AI Best Practices Are Becoming Obsolete Faster Than They're Written

I'm a CPA who builds with AI agents every day. Not writing about them, not advising on them — building and operating production systems that do real accounting work for real clients. And I've noticed something that should make anyone following AI advice uncomfortable: the playbook I was running six months ago is wrong now. Not outdated. Wrong. The patterns I was following were actively making things worse.

This isn't a normal rate of change. In accounting, a standard that took effect in 2020 is still the standard in 2026. An ERP implementation pattern from five years ago is still defensible today. AI doesn't work like that. AI advice decays in months, and the decay is accelerating.

Here are four patterns I've watched die.

"Use LangChain to build LLM applications"

From 2023 through early 2025, this was the default recommendation in virtually every tutorial, bootcamp, and enterprise guide. LangChain defined the vocabulary the industry used to talk about building with LLMs.

Then the models caught up. OpenAI shipped native function calling, structured outputs, and the Agents SDK. Anthropic shipped tool use and prompt caching in the SDK itself. The abstractions LangChain was wrapping got absorbed by the providers. One team that documented their migration found they went from 1,200 lines of code and 14 framework dependencies down to 630 lines and 2 dependencies, with an 8-22% latency improvement and zero monthly maintenance — down from a day and a half.

The framework that saved you time when you adopted it was costing you time by the time you left. Half-life: about twelve months.

"You need RAG for anything beyond the context window"

Retrieval-Augmented Generation was the reflexive default from 2023 through 2025. If you were building an LLM application, step one was chunk your documents, embed them in a vector database, and retrieve at query time. Vector database companies raised hundreds of millions on this thesis.

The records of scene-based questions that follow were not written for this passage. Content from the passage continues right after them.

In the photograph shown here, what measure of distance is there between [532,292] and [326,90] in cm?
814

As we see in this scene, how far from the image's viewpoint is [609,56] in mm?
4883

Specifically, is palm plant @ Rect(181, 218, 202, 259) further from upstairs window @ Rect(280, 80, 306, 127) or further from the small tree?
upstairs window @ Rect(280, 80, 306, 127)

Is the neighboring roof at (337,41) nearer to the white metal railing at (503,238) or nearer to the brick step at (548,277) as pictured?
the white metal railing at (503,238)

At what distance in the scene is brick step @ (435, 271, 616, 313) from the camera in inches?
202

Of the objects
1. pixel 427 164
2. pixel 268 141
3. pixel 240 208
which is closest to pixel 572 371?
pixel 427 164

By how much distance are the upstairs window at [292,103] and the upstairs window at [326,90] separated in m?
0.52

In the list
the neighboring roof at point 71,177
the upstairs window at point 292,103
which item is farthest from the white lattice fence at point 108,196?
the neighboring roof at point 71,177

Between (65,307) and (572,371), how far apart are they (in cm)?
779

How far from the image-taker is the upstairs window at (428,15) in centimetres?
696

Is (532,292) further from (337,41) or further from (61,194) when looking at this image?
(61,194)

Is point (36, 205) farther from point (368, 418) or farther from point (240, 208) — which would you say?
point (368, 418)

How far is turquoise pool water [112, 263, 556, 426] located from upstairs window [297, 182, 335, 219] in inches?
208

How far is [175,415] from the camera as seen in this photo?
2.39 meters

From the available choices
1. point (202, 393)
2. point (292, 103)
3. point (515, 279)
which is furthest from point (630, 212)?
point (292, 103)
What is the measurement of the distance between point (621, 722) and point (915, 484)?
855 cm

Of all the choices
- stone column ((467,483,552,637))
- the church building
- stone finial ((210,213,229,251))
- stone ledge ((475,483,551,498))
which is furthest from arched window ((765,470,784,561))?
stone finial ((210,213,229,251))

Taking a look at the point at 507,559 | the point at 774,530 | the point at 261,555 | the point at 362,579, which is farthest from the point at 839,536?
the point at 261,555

Then context windows exploded. They went from 128K to 1 million tokens in a year, and Llama 4 Scout shipped a 10-million-token window. Meanwhile, the most successful AI coding agents — Cursor, Claude Code, Devin — aren't using vector databases at all. They use grep. Lexical search, file trees, and large context windows. A 200K-token query on Claude Sonnet costs about sixty cents with caching.

RAG isn't dead everywhere — enterprise deployments grew 280% in 2025. But "always use RAG" turned out to be wildly over-prescriptive. For a lot of use cases, you can just load the documents and go. Half-life: about twelve months.

"Build multi-agent systems"

This one peaked fast. By mid-2024 every conference talk and framework was pushing multi-agent architectures. AutoGen, CrewAI, LangGraph — the pitch was that the future of AI was multiple specialized agents collaborating. A "researcher" agent, a "writer" agent, a "reviewer" agent.

Then Anthropic published "Building Effective Agents" in December 2024 and quietly delivered the industry's reality check. Their core message: "Find the simplest solution possible, and only increase complexity when needed." The data backed them up. Single-agent systems covered roughly 80% of standard use cases. Multi-agent architectures degraded performance by 39-70% on sequential reasoning tasks and consumed up to 15x the tokens. Microsoft retired AutoGen to maintenance mode.

It went from "the future of AI" to "probably not what you need" in about six months.

"Always fine-tune for your domain"

Fine-tuning was the default recommendation for anything domain-specific from 2023 through early 2025. Build a training dataset, fine-tune a base model, deploy your custom version. Companies invested heavily in labeling pipelines and model training infrastructure.

Context windows killed this too. With a million tokens of context, you can load extensive domain-specific examples, documentation, and reference data directly into the prompt. No training pipeline, no custom model to maintain. And here's the part that really hurts: fine-tuned models get stranded every time a new foundation model drops. Which is now every few months. What was once a cutting-edge customized model becomes obsolete overnight when the next base model ships with better performance out of the box.

Half-life: about eight months.

The pattern

Read those four examples again, but pay attention to the timeline:

LangChain — about twelve months from best practice to liability. RAG-everything — about twelve months. Fine-tuning — about eight months. Multi-agent systems — about six months.

The half-life itself is compressing. Each generation of advice decays faster than the one it replaced. The playbook you adopted last quarter expires sooner than the playbook it replaced.

What I'm doing about it

I don't have a framework for this. I don't think one exists. The only thing I've found that works is staying close enough to the actual work that you feel when something stops working — before the blog posts catch up to tell you.

Here's one I'm acting on right now. Chat-based agent interfaces exploded over the past year — everyone shipped one. I used them extensively. I've since moved to purpose-built interfaces because the work got better. The generic chat window turns out to be a lowest-common-denominator experience that trades flexibility for depth. You can do more in a tool designed for the specific workflow than you can in a chat box that handles everything.

I could be completely wrong about this. People said the same thing at every transition I just described. But I'd rather move early and adjust than stay comfortable and fall behind.

The skill isn't knowing best practices. It's noticing when the one you're running has expired — and being willing to drop it before the consensus catches up.